Secure Memory Allocators to Defend Memory Safety In Depth

Author: Zheng Luo
Last update: 2024-08-31

Background

When programming in native languages with manual memory management, users in my company often get troubled by various memory issues, including use-after-free, double-free, read-from-uninitialized data, or memory leaks, despite being very experienced developers.

Fortunately, with the entire industry's decades of experience combating these memory issues, we already have a full toolkit tackling memory contract violations. These tools are extensively practiced everywhere I've worked and played an important role in code quality:

Static Check: clang-tidy for single-file checks. CodeChecker for cross-file checks. They only catch part of the memory issues and have a moderate level of false positives. Users typically need to set up enforced checks to make their codebase compliant.
Sanitizers including ASAN, MSAN, UBSAN and valgrind: From my personal experience, they typically slow down programs by 2x-10x depending on memory access patterns, and they can catch use-after-free, double-free, or memory leaks reliably. My current company runs all unit tests under sanitizers.
Compilation flag hardening: OpenSSF has a pretty good guide on this topic. With these flags, std::vector subscription is checked, stack overflow is partially detected, and bad malloc_chk calls could be caught. My current company plans to enable it on all production binaries that aren't too performance-critical. These flags typically cause a 5%-20% slowdown in production.
Runtime glibc malloc tunables: This is a less-known feature, and I recommend you read their manual. In short, when we set GLIBC_TUNABLES=glibc.malloc.perturb=125 when running the program, glibc will initialize all malloc-ed memory blocks before returning them to users. This often helps users catch memory issues earlier, as a non-zero out-of-range value is easier to notice than random (largely zero) bytes from the heap. Depending on the malloc frequency, this could cause a 2%-20% slowdown.

Secure Allocators

Recently, I found another layer of defense that could supplement the above guards against memory issues - secure memory allocators. It's a set of memory allocator implementations aiming to replace the native (usually glibc)'s malloc, free, and other primitives, by providing better detection of memory issues and protecting against malicious attackers on heap layout. Moreover, it often comes with minimal (2% - 15%) slowdown, rendering it useful for production workloads.

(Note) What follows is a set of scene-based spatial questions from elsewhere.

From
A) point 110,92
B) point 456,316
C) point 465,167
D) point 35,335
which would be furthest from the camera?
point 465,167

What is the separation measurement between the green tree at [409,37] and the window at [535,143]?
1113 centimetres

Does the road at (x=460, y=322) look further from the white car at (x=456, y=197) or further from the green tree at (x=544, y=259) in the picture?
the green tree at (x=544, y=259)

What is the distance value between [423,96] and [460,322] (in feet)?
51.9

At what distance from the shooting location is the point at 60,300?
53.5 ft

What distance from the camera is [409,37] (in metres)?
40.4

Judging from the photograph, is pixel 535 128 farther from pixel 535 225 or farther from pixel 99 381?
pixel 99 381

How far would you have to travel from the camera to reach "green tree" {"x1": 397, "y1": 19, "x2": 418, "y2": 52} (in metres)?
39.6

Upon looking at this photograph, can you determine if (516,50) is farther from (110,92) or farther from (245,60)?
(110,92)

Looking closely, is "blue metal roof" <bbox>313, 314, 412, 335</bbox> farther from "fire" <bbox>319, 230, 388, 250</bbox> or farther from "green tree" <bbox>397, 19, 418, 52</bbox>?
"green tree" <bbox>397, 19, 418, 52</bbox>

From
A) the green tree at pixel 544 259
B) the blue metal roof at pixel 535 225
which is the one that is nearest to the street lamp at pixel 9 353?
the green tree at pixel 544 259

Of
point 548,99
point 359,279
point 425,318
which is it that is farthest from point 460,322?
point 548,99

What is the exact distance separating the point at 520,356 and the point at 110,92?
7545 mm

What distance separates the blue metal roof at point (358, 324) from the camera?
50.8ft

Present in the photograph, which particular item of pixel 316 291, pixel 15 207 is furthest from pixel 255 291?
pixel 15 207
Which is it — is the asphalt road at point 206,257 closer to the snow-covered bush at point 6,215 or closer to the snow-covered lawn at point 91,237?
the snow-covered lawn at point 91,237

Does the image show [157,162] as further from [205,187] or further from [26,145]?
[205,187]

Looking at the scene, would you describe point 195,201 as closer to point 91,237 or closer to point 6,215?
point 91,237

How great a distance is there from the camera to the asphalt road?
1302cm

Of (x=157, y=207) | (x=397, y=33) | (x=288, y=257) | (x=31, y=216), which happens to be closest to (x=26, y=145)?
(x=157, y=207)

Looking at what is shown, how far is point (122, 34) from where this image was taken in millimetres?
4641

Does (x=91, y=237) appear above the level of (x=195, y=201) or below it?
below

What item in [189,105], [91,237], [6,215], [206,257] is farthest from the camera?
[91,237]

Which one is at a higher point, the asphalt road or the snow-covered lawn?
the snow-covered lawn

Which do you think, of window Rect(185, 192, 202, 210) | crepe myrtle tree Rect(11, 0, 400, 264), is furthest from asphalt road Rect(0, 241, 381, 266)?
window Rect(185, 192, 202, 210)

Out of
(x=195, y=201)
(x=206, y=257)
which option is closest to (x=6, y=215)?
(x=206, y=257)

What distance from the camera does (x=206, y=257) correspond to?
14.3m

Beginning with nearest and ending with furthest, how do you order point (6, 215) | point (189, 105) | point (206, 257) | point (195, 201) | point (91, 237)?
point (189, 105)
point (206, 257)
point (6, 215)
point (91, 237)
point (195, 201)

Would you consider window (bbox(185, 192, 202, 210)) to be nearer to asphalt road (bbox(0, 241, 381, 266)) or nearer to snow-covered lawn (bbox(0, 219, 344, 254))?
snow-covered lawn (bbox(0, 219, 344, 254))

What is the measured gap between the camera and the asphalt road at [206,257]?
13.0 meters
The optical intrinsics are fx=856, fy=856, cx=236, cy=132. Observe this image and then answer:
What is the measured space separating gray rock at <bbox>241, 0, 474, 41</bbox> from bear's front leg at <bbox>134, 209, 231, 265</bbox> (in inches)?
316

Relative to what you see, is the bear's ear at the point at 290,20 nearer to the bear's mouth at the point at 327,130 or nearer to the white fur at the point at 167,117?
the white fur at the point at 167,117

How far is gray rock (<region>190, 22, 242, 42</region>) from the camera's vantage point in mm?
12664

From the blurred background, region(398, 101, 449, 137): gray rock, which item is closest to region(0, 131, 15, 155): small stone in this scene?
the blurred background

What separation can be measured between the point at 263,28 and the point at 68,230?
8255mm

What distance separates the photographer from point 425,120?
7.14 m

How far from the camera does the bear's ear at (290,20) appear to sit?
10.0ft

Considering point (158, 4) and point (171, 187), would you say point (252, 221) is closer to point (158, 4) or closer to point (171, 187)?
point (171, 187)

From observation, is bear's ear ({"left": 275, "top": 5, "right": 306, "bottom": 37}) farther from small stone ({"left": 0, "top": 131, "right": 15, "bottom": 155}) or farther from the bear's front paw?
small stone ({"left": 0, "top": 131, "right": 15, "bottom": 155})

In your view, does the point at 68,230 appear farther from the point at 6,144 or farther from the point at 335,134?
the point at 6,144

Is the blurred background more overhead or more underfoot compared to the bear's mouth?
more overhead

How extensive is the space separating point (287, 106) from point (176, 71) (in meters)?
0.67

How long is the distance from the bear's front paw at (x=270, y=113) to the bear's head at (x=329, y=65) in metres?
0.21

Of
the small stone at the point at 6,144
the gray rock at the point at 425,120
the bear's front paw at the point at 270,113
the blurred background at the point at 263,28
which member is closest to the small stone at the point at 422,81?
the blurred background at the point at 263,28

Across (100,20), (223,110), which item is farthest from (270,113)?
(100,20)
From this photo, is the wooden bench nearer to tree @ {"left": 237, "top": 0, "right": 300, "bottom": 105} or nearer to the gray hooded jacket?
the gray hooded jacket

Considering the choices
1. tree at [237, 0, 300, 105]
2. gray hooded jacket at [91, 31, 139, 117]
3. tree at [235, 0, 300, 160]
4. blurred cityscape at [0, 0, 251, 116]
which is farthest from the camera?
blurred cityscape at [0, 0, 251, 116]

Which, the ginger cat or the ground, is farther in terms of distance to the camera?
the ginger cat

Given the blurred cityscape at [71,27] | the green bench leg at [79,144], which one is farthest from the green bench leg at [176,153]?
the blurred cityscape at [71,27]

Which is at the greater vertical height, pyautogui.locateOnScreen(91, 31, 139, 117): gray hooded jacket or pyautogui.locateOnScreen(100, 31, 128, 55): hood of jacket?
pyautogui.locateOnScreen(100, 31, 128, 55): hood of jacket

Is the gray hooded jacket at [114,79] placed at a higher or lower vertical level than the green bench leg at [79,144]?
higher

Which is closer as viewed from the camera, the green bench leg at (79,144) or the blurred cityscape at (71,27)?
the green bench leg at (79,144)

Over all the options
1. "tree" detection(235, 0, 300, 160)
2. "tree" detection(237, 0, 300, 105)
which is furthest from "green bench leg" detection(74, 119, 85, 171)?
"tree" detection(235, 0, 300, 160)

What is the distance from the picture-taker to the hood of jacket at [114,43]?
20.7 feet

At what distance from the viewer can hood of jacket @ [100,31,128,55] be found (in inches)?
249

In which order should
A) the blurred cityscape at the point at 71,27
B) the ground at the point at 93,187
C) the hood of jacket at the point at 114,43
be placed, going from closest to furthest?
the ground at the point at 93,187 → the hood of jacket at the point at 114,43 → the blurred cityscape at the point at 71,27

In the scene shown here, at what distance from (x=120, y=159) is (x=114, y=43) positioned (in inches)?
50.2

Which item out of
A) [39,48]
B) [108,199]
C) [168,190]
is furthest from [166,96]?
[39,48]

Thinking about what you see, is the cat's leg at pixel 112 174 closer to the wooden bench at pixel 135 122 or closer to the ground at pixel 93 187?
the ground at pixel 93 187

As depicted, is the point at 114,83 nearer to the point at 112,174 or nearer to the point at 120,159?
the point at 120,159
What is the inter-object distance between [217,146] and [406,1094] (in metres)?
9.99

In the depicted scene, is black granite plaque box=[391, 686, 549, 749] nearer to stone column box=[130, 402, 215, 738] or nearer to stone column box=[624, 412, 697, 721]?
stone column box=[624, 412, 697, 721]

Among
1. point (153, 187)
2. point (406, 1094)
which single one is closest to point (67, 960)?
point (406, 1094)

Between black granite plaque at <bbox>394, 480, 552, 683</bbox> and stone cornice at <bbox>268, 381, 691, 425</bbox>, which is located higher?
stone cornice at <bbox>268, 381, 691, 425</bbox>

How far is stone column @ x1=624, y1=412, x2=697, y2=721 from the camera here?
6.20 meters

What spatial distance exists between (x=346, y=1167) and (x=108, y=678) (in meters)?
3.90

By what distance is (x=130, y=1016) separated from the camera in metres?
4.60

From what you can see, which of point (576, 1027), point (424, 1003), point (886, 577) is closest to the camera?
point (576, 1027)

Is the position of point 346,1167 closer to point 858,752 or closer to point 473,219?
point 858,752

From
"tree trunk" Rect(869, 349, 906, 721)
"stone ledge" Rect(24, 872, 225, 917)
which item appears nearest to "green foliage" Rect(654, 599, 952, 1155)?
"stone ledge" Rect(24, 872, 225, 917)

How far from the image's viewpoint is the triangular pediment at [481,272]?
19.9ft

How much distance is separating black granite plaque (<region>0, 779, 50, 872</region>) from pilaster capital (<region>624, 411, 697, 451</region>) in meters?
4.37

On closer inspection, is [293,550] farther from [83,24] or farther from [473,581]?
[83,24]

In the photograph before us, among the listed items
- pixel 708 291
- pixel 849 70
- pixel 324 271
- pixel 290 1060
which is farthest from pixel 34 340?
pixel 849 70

Secure memory allocators are not a new concept. You may already be using them on your devices. Since Android 11, Scudo, a specially-designed memory allocator focusing on safety, has been enabled by default for all native code. Chromium also has its own allocator with safety in mind - PartitionedAlloc provides more security than the system-provided allocators.

What kind of protection does it provide? Let's dive into one of my favorite choices in this domain, GrapheneOS's hardened_malloc, to figure it out. The usage is simple:

./preload.sh krita --new-image RGBA,U8,500,500

Internally, this small script just preloads libhardened_malloc.so to the given program and replaces malloc, free, and other allocation primitives (e.g., posix_memalign, C++'s allocate, or memcpy for extra checks):

LD_PRELOAD=dir/libhardened_malloc.so $@

Simple Example

To test it, let's create a heap buffer overflow:

#include <stdlib.h>
#include <string.h>

int main(int argc, char* argv[]) {
    (void)argc;
    void* buf = malloc(16);
    memcpy(buf, argv[1], strlen(argv[1]));
    free(buf);
    return 0;
}

The program overflows if the first argument exceeds 16 bytes. valgrind reveals the issue:

$ valgrind -- ./test aaaaaaaaaaaaaaaaaaaaaaaaaaaa
==49309== Invalid write of size 2
==49309==    at 0x4852403: memmove (vg_replace_strmem.c:1414)
==49309==    by 0x1091A5: main (in /mnt/data/code/git/hardened_malloc/out/test)
==49309==  Address 0x4a7c050 is 0 bytes after a block of size 16 alloc'd
==49309==    at 0x48447A8: malloc (vg_replace_malloc.c:446)
==49309==    by 0x109171: main (in /mnt/data/code/git/hardened_malloc/out/test)
==49309==

However, if you just run it directly, it will not trigger any alert and exit cleanly. This is a very serious security concern, as attackers could exploit this overflow to overwrite internal program states and then gain control of the program's control flow. There's plenty of research exploiting heap layouts (Heap FengShui if you haven't heard of its cool name).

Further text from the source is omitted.